Douglas Wilson, the creator of Johann Sebastian Joust — one of Sportsfriends' bundled games — told Polygon that the fact that the project had met its goal at all was a thrill for the package's constituent developers.
"Really, the best part for me was just seeing that groundswell of support, and how much these games matter to people," Wilson said. "This is going to sound really hippie-ish, but even if we failed, I think I'd be satisfied to some degree, because it's really heartwarming or whatever to see that kind of groundswell. Of course, even better than that we also got funded, but to me that's really the takeaway."
"I went into it with a mentality of 'Okay, I need to be prepared for this to fail.'"
For most of the pledge drive's span, that success didn't seem in the cards. On Nov. 23, the halfway point for the month-long campaign, the project had raised just over $50,000. Donations didn't pick up in the following week. The project was trending towards a disappointing finish; a fact that Wilson said didn't bother him.
"To be honest, I was pretty zen about the whole thing, I think," Wilson said. "I went into this like, 'I think it's possible to make 150K,' we kind of knew that was the upper limit of what we could make. We went in knowing, listen, we might make it, we might not, we want to try, we want to run the experiment. We didn't have a Plan B in place. But we were like, if it fails, we'll try something else.
"I went into it with a mentality of 'Okay, I need to be prepared for this to fail,'" Wilson added.
It didn't fail. Donors came out in droves this past weekend, spurned on, Wilson believes, by a popular Reddit AMA thread and traction on social networks. On Dec. 8, 311 new backers pledged generously, adding more than $25K to the pot. The day after that, 597 new backers added over $21K more. Today, in the final hours of the campaign, 776 last-minute donors added more than $12K to the total. The total reached the project's $150,000 goal. It continued climbing as more donations trickled in. It pushed over the $160,000 mark.
Then, $10,000 disappeared.
And then $3,000 more disappeared.
Donors at the very, very highest level were pulling their funding from the project with just a little over 60 minutes left on the clock.
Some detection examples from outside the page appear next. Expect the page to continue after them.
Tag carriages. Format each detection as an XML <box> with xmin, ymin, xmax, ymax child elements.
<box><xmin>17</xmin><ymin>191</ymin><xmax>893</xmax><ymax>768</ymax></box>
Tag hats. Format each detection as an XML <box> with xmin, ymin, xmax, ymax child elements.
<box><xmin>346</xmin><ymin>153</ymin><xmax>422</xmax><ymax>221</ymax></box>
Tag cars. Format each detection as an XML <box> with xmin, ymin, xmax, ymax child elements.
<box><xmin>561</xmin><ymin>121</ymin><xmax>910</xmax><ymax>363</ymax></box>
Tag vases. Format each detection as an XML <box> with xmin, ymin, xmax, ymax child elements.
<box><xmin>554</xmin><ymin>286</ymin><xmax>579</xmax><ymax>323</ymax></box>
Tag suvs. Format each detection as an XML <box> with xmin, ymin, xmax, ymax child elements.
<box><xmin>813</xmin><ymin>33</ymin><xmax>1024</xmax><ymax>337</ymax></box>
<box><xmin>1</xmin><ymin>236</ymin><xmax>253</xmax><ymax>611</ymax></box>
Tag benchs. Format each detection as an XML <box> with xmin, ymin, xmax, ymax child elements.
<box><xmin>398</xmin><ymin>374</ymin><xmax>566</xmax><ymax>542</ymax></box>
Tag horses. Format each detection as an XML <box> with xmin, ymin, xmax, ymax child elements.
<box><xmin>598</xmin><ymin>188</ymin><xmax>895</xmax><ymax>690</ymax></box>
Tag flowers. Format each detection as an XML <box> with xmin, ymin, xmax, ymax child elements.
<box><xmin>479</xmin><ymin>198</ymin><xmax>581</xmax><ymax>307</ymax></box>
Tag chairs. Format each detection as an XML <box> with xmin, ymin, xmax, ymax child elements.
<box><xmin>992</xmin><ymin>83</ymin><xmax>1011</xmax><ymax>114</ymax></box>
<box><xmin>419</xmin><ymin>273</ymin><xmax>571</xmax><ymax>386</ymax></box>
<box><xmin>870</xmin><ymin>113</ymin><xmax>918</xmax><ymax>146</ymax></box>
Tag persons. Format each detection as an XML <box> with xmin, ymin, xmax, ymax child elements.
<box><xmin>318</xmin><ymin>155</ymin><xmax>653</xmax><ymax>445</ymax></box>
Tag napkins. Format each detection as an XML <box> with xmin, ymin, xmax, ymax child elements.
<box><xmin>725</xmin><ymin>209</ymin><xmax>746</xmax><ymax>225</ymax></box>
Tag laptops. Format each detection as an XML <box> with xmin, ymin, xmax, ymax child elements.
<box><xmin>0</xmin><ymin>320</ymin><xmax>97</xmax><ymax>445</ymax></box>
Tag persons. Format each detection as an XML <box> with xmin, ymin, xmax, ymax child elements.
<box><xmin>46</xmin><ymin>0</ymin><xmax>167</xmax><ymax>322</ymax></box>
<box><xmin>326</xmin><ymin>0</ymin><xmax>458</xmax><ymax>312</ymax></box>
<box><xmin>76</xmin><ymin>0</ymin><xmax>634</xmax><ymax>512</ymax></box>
"I don't want to linger too much on it, because obviously, we're fucking thrilled as shit to have made it," Wilson said. "But the end was a little weird."
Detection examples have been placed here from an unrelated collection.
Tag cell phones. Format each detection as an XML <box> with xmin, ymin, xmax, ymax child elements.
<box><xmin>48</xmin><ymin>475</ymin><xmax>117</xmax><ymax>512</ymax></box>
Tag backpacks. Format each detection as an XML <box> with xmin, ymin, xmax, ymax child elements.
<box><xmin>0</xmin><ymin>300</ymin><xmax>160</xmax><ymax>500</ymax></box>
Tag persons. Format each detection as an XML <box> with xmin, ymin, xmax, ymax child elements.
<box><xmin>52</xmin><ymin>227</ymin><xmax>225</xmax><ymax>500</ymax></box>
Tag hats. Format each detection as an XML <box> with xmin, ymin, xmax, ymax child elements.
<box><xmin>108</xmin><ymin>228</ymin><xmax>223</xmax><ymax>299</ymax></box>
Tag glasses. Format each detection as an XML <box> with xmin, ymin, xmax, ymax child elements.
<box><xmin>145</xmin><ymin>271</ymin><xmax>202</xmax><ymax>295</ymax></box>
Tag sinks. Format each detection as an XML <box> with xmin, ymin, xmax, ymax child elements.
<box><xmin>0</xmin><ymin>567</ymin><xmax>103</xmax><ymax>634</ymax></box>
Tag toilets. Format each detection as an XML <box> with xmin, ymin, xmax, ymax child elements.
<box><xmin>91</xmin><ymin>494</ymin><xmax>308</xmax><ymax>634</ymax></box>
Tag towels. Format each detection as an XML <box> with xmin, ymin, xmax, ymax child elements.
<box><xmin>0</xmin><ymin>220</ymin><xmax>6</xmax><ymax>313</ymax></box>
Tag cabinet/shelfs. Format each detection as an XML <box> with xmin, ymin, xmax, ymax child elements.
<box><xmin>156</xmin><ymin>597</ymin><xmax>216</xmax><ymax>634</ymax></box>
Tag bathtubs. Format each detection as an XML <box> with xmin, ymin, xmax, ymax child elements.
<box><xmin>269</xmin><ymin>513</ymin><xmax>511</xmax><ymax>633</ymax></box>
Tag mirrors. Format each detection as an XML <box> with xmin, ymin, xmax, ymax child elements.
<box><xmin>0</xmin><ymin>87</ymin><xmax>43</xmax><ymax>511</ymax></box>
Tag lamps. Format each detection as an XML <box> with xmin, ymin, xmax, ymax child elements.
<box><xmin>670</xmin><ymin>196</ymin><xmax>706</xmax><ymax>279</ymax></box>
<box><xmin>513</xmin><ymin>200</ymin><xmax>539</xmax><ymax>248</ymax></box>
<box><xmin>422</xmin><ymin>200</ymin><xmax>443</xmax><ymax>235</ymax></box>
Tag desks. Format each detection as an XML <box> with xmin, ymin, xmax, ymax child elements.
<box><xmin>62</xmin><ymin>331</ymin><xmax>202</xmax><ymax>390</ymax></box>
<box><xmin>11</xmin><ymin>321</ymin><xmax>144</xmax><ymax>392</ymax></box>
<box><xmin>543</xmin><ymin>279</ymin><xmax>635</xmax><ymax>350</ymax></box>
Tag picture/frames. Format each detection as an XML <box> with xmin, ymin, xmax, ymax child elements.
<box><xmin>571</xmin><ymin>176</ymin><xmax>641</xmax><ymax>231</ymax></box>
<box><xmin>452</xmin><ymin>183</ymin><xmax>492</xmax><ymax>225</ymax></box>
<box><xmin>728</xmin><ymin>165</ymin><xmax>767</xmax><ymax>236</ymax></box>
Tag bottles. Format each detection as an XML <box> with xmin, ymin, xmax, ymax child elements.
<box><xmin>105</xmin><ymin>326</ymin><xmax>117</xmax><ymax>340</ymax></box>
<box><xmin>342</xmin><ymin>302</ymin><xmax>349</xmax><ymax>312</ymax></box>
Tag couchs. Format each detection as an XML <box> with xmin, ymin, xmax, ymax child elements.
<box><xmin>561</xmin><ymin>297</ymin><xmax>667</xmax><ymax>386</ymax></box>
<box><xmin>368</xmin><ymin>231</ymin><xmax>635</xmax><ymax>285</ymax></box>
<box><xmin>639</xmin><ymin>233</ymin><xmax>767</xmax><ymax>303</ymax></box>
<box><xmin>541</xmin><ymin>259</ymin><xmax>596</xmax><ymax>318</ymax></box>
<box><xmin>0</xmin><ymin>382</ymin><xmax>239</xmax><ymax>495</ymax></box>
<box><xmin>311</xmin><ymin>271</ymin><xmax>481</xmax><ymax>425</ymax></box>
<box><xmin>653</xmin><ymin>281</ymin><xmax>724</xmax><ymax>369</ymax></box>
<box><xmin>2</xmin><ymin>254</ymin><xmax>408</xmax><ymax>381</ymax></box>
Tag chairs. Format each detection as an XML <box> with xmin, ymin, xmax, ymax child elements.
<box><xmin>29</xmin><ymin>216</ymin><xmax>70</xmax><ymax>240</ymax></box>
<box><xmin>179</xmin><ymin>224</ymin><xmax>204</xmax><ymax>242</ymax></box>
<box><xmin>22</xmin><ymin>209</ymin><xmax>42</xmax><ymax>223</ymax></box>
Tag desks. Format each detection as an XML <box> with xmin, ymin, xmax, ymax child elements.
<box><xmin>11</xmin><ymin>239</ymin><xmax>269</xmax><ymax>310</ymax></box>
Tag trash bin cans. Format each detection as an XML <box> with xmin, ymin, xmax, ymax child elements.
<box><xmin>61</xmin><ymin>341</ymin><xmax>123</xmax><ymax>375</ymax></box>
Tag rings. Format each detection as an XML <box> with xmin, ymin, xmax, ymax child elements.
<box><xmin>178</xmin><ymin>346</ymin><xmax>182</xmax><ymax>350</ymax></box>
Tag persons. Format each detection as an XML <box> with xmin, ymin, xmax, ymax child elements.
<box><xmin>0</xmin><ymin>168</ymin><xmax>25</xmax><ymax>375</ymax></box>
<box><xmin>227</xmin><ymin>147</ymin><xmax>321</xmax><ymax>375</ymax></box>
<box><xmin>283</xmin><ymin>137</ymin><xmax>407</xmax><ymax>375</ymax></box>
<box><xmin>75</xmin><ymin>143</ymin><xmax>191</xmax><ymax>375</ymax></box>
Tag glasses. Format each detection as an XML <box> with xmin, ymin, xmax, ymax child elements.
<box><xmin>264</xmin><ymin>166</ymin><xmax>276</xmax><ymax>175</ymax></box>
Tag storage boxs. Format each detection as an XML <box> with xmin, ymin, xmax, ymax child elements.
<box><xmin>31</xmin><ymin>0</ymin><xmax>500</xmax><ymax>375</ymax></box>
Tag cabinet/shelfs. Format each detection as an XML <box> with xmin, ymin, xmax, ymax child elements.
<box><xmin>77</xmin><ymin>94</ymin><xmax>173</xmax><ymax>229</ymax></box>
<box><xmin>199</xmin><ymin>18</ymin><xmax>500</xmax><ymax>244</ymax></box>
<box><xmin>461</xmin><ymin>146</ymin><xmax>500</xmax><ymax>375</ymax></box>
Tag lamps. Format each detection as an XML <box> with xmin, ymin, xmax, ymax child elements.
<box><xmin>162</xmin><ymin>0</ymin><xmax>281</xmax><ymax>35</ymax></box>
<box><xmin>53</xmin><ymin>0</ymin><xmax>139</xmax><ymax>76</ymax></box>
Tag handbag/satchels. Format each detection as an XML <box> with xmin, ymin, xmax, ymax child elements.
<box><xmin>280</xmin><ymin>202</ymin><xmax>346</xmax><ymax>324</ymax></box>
"My sense is that they probably could have afforded it, but didn't really want to."
Wilson said he doesn't know who these high-level donors were, or exactly why they pulled their support in the campaign's final moments. The $10,000 donor had given their money on Dec. 8, the campaign's single-biggest day of donations. They had likely pledged the money that brought the game over the $100,000 mark — only to pull that funding two days later.
"Bennett [Foddy, developer of Sportsfriends title Super Pole Riders]'s take is actually that, he thinks it's flattering because — and I think this is true to some extent — it meant that these people, these superfans that were really invested in seeing it happen, gave more than they really wanted to or were prepared to to see us to the finish line," Wilson said. "Then, when their donations weren't needed, they kind of dialed it back."
However, these donors' overreaching support was something of a risky maneuver. Kickstarter doesn't allow donors to pull their funding in a project's final 24 hours if it would drop the project below its targeted total. As a result, Sportsfriends was never in danger after meeting its $150,000 goal this morning; however, if the total hadn't surpassed that total by at least $10,000, the donor wouldn't have been able to cancel their sizable payment.
"My sense is that they probably could have afforded it, but didn't really want to," Wilson said.
Of course, the developers behind Sportsfriends came up with other, less reasonable conspiracy theories of why the number fluctuated as much as it did in the campaign's final moments.
"We coined this term, 'Kicktrolling,' before we knew the rule about how you couldn't pull out," Wilson said. "We thought that someone was trying to, like, get back at Bennett for all those hours against QWOP or something. We thought that, just maybe, someone was trying to QWOP us back."